_PAGE EXTRACT_:
The spondophoroi were special messengers starting from Eleusis to announce the beginning of the sacred truce and invite the Greek cities to send the aparche and the sacred ambassadors (theoroi) to the Mysteries. The ceasefire began on the fifteenth day of Metageitnion and ended fifty-five days later, on the tenth day of Pyanepsion.
The hierophant chose the spondophoroi from among the gene of the Eumolpidae and the Kerykes. They departed in groups, and at intervals, depending on the distance they had to travel. The spondophoroi carried customised messages written by the hierophant. They were not stereotyped or simple invitations, but letters of high diplomacy and rhetoric designed to encourage recipients to come to the Mysteries. The hierophant had to know the public to which he addressed each letter, the local traditions and the relationship of each city or group of people with Eleusis, Athens, and the Mysteries. Mistakes, failures, and insults would have a devastating effect on the reputation of the sanctuary and the organisation of the Mysteries.
A similar level of attention had to be paid to the selection of the spondophoroi since they constituted the sanctuary’s “public face” to the Greek world. The presentation of the message and the behaviour of the messengers in the cities they visited had to be appropriate to avoid misunderstandings or (even worse) the refusal to send the aparche or the theoroi.
The success of the spondophoroi had tangible results for the sanctuary and the gene of the Eumolpidae and the Kerykes. The more mystai and theoroi arrived in Eleusis, the greater the sacrifices made and the priests' and city’s income. It is no coincidence, then, that the gene had an interest in choosing the right people for the spondophoroi since part of the proceeds from the sacrifices and rituals were distributed to their members. Moreover, the hierophants recognised the pivotal role of the messengers and therefore had the right to reward them with honours after the successful completion of their mission.
As the fame of the Mysteries spread to the ends of the Mediterranean world, so did the spondophoroi missions. There is evidence of an entire convoy being sent to Egypt during the reign of Ptolemy or a group of messengers bound for Laodicea in Syria during the years of Antiochus. The refusal to participate in the Mysteries was an insult to the institution and the goddesses who protected it; therefore, it was rare but not impossible. In 367/6 BCE, the spondophoroi announced the sacred truce to the members of the Aetolian Confederation, who accepted the declaration. The Trichonians, however, captured the spondophoroi (named Prophetes and Epigenes) and provoked the angry reaction of the Athenians.

_DIRECTIONS_: Translate this sentence from the passage on the spondophoroi into French: "The hierophant chose the spondophoroi from among the gene of the Eumolpidae and the Kerykes."

_DATA FOR ANALYSIS_:
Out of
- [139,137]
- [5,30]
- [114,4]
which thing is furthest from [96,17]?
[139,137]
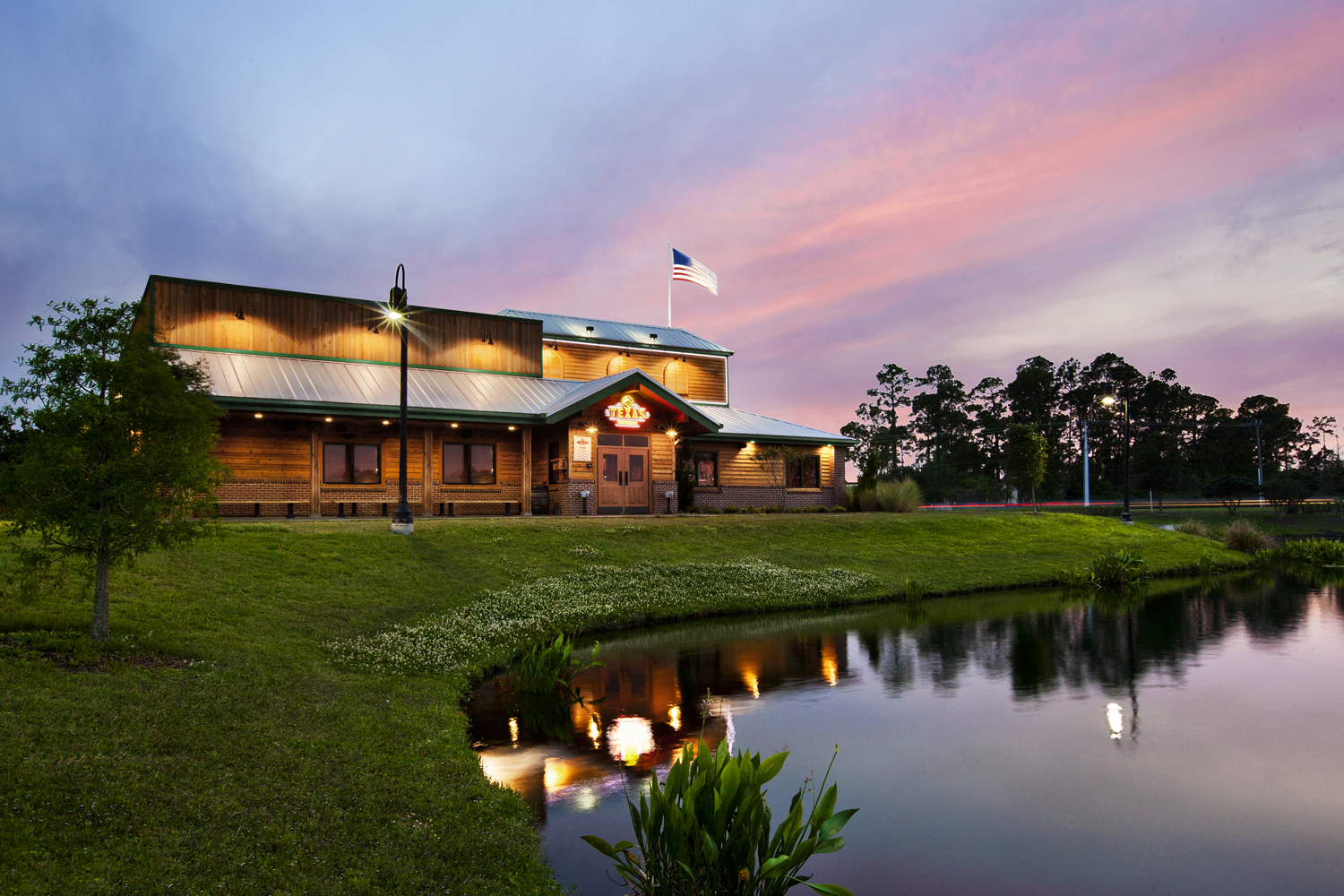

_ANSWER SECTION_: Le hiérophante choisissait les spondophores parmi les génè des Eumolpides et des Kérykes.